A few dozen relatives and social workers waited Thursday outside a police station in North Point where more than 100 of those arrested were being held. Such vigils had become a rite for protesters’ loved ones.
But this one felt more perilous, with crimes under the security law punishable by life imprisonment in the most serious cases. A Chinese official said Wednesday the law was meant to hang over would-be troublemakers like the sword of Damocles.
Police collected DNA samples and searched the homes of the 10 people arrested on suspicion of inciting subversion — measures that seemed excessive when applied to people accused only of possessing pamphlets, said Janet Pang, a lawyer who is helping some of them.
“You’re supposed to only use power that is necessary, and that’s how the law should be,” she said.

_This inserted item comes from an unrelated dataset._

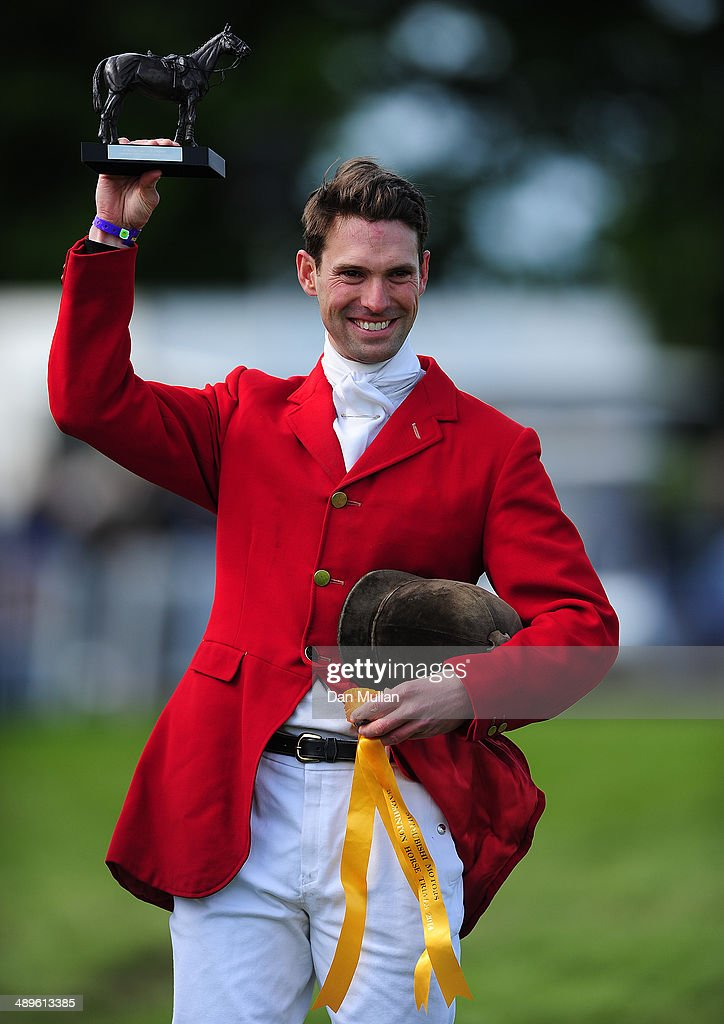 <a gi-track='captionPersonalityLinkClicked' href=/galleries/search?phrase=Harry+Meade&family=editorial&specificpeople=2264034 ng-click='$event.stopPropagation()'>Harry Meade</a> celebrates with the Cotswold Life Trophy on day five of the Badminton Horse Trials on May 11, 2014 in Badminton, England.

Shortly after noon Thursday, a pro-democracy activist, Tam Tak-chi, emerged from the station, where he had spent the night after being detained. Tam met a young man inside who said he had been arrested after police found a banner in his bag reading “Hong Kong Independence, the Only Way Out.” The man wept on his shoulder, Tam said.
The Hong Kong government has insisted that free speech is not under threat. But Saturday, the city’s public library system said that books by some prominent activists had been removed from circulation while officials reviewed whether they violated the new law.
The censorship has crept even into private homes.
In June 2019, Katie Lam took her two young sons to a large rally. Her older son wore a cap that read “Hong Konger” and raised a handmade sign saying, “Don’t shoot us.”
Now Lam, a data analyst, is anxious about what her sons say at home. One of them is having a birthday party in two weeks, and Lam wondered if she should hide a print displayed on the piano that reads “Liberate Hong Kong, Revolution of Our Times,” a slogan that the government says could be considered subversive.
The boys loved singing “Glory to Hong Kong,” the unofficial anthem of the protest movement. She worries that the neighbors will hear it.
“Even though we all knew it would happen one day,” she said of China’s intervention, “it’s still painful.”